リード・スペース 東京
PLACEText: Yoshihiro Kanematsu
9月15日夜、青山の路地裏でものすごい人だかりができていた。DJブースには沖野修也やDJムロ、道端ではゴリゴリなストリートクルーから、ゴージャスでキュートな女性たち、クレヨンでお絵かきする子供たちまで楽しげな賑わい!そう、この日はニューヨークのストリートカルチャーを牽引するステープル・デザインのギャラリー/セレクトショップ、リード・スペースのオープニングパーティーがあったのだ。今回はオープニングに合わせて来日中のジェフ・ステープルをインタビュー、ニューヨークに続く東京進出についてあれこれ聞いてみた。
ニューヨークに続いて2店目となったトーキョーショップは、「ラーニング」をテーマに組み立てられた可愛げな雰囲気。内装はアップセッターズで、段差のあるダイナミックな構造は、更衣室やトイレが突然出現したりして、遊び心にあふれた豊かな空間をつくりだしている。本やTシャツも「ALSO KNOWN AS」などエクスクルーシブなアイテムが充実し、ブランドの詳しい解説も用意された、コミュニケーション主体の店構えが印象的だった。
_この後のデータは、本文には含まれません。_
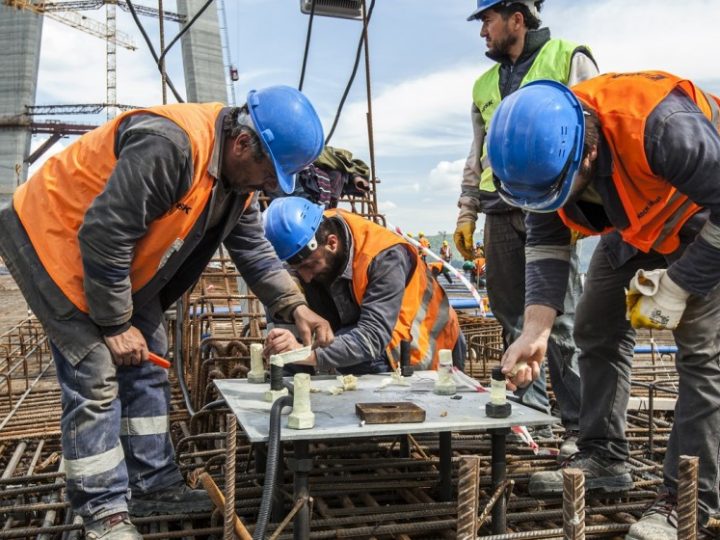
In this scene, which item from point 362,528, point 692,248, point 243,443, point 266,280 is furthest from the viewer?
point 243,443

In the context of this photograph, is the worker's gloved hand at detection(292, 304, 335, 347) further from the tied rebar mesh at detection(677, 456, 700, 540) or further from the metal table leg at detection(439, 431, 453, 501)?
the tied rebar mesh at detection(677, 456, 700, 540)

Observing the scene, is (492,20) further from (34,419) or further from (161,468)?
(34,419)

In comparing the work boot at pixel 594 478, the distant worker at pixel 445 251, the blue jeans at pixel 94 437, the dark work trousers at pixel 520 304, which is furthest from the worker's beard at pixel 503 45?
the distant worker at pixel 445 251

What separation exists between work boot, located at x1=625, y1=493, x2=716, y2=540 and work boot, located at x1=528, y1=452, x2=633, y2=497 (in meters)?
0.46

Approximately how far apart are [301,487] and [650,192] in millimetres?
1438

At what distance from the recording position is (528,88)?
219 centimetres

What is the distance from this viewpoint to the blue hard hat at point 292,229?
139 inches

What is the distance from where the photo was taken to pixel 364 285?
3570 mm

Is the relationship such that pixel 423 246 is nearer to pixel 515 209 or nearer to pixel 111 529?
→ pixel 515 209

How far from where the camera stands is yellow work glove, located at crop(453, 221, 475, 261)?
3889 mm

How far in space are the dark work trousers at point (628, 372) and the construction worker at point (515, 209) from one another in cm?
37

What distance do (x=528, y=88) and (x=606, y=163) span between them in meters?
0.34


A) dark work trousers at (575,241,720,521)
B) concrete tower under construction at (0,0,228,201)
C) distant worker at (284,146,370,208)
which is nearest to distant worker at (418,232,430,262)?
A: distant worker at (284,146,370,208)

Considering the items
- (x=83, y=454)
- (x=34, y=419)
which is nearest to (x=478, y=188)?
(x=83, y=454)
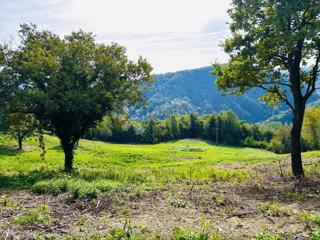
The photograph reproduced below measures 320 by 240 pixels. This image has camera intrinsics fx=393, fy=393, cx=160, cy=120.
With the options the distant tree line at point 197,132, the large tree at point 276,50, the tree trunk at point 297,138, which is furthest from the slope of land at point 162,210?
the distant tree line at point 197,132

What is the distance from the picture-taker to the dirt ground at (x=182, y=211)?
12.8 meters

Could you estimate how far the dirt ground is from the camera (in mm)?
12750

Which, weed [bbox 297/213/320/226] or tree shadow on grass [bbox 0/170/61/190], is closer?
weed [bbox 297/213/320/226]

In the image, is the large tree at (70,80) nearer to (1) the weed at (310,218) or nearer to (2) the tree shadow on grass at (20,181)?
(2) the tree shadow on grass at (20,181)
日本のことを “セカンドホーム” と言うジェフは、ハニカムでも連載するなど日本のストリートシーンとのつながりは強い。幸運にもそんなジェフと一緒にランチを食べる機会に恵まれ、『十年前にタバコと豚はやめた』という話から『結婚ってどうよ?』みたいなところまで、本当に気さくに話してくれた。改めてジェフとマネージャーのヒロミさんに感謝!以下はお店についてのインタビューになります。
なぜ今、青山にオープンしたのですか?
例えば原宿だと友達が沢山お店をやっていて、十分にパワーがある。だから、そこじゃない場所を探していてココを選んだんだ。何だかロウアー・イースト・サイド(リード・スペースがあるニューヨークの地区)に似た雰囲気があったというのもあるね。ステープル・デザインが始まったときもそうだったけど、僕たちは偶然で動き出すことがとても多い。今回の東京進出も、気づいたら東京には沢山仲間がいたし、経済もよくなってきてるし、ちょうどいい物件がたまたま出てきたりして、いろんなタイミングがよかったんだろうね。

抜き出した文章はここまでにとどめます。